Sharks, and more sharks....
Sorry for not posting in a while, been busy with the end of the academic year and our annual Biology student camping trip. While I was pulling ticks in Kentucky though some very cool shark research was published, and I’ll try to catch up on those papers. This first article was of personal interest, as I was lucky enough to experience the incredible “afuera” whale shark aggregation last summer.
No one has more experience with the afuera aggregation than Mexican researcher Rafael de la Parra, and in fact it was Rafa who coined the term “afuera” to refer to this particular gathering of whale sharks. Whale sharks have been known for many years to gather from May to September northeast of the Yucatan barrier island town of Holbox, and it was to protect these animals that the Mexican government established the Whale Shark Biosphere Reserve.Afuera
In 2006, however, Rafa realized that whale sharks were also gathering further to the southeast, in an area that was outside of the Biosphere Reserve. Afuera means “outside” in Spanish, since the afuera aggregation is outside the protected area. As the authors report in de la Parra Venegas et al, aerial surveys over the aggregation documented astounding numbers of sharks during the 2006, 2008 and 2009 seasons, with numbers as high as 420 sharks counted during a single flight! None of the other known whale shark aggregations approach this number of animals.
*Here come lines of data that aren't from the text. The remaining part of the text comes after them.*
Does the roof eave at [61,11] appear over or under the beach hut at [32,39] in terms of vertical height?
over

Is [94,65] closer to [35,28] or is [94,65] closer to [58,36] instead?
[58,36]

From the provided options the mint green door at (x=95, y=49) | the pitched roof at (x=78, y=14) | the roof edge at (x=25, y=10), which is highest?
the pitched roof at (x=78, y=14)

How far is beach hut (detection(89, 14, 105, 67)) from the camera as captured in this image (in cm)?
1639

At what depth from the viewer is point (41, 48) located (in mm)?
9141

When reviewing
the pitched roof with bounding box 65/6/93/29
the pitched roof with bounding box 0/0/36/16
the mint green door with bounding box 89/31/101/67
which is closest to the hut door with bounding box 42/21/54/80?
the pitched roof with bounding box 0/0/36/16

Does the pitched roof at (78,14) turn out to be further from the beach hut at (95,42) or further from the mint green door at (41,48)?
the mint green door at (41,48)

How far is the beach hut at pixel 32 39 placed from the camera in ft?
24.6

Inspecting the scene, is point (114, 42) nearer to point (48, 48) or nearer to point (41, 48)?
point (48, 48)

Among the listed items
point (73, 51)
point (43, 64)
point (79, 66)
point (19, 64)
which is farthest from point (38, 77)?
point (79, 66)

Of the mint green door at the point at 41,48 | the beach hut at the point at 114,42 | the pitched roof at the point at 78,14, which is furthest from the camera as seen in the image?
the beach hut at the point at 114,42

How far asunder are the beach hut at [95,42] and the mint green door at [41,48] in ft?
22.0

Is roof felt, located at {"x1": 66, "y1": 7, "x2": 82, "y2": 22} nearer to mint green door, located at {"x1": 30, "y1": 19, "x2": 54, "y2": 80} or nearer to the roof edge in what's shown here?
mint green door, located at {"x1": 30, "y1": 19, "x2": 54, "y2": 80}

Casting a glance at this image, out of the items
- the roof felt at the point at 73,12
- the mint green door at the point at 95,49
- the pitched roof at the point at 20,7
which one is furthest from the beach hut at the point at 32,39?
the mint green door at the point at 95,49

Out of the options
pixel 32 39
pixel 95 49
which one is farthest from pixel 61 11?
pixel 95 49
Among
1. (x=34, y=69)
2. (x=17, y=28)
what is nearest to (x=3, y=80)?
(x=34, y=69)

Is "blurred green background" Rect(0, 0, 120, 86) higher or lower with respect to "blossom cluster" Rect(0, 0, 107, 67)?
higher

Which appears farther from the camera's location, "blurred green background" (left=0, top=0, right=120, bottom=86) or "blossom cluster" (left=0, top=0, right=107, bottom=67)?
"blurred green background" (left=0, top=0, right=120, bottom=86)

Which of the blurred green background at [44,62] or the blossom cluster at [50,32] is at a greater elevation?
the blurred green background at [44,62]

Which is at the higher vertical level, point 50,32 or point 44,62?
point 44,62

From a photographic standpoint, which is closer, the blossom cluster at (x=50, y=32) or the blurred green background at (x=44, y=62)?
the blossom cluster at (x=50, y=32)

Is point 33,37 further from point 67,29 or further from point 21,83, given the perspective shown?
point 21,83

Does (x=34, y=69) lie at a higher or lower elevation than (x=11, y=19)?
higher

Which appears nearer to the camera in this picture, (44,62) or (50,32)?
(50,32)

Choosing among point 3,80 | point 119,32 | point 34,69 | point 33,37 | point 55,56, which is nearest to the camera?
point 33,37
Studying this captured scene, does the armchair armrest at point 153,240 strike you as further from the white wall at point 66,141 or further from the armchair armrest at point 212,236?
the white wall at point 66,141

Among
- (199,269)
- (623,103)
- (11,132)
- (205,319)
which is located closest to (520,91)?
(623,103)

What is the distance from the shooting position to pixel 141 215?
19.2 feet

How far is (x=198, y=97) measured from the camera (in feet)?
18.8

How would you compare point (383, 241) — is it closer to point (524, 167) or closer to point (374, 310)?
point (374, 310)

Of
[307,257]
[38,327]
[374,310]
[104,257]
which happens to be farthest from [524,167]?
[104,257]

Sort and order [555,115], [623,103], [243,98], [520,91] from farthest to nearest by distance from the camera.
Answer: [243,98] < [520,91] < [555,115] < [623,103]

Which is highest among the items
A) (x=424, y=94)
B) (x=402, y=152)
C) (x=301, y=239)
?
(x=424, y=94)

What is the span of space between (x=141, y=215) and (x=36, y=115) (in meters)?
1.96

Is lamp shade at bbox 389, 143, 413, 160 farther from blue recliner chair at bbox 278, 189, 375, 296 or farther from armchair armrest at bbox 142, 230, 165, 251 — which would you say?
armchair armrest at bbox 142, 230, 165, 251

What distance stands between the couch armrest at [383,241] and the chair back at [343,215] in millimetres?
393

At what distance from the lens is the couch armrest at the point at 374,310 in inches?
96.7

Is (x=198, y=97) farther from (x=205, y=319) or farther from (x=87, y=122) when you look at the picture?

As surprising as the sheer number of whale sharks was the fact that the animals were there at all. Whale sharks are plankton feeders, and off Holbox are typically found in “green” (i.e. plankton rich) waters where they feed on copepods, small shrimp, etc. The afuera sharks were aggregating in “blue” water, however, which is low in plankton and therefore high in visibility -- blue. Rafa and his crew used plankton tows, dragging a sieving device behind a boat through the aggregation, to see what the sharks were eating. They found fish eggs by the millions, specifically the eggs of a small tuna called little tunny. Fish eggs are a rich nutrient source for planktivorous species, but their transparency means that they don’t give the distinctive turbidity of a plankton bloom. The ability to see whale sharks in blue water occurs in a few other places where they feed mainly on fish and/or coral spawn.
Another question was whether the afuera sharks were the same as the Holbox sharks. Anecdotally, Holbox tour operators reported fewer sharks during aufera aggregation periods, but that didn't prove the animals were the same. Tagging sharks with visible tags is a low-yield endeavor; the tags quickly fall off or become fouled with algae and unreadable. The authors report that a small number of animals tagged at the Holbox site were later found in the afuera. So it seems that these same animals may show up in Holbox beginning in May, but then move ‘around the corner’ later in the summer as the tuna begin to spawn.
I visited the afuera aggregation last summer, finding a dense group of 150-200 sharks even at the tail end of the season. Truly an amazing wildlife experience. And just to be a bit self-serving, anyone interested in experiencing the afuera themselves should look into the trip SRI is running later this summer (https://www.sharks.org/expeditions.html).
(Photo from de la Parra Venegas et al.)
The full afuera article is:
de la Parra Venegas R, Hueter R, González Cano J, Tyminski J, Gregorio Remolina J, et al. (2011) An Unprecedented Aggregation of Whale Sharks, Rhincodon typus, in Mexican Coastal Waters of the Caribbean Sea. PLoS ONE 6(4): e18994.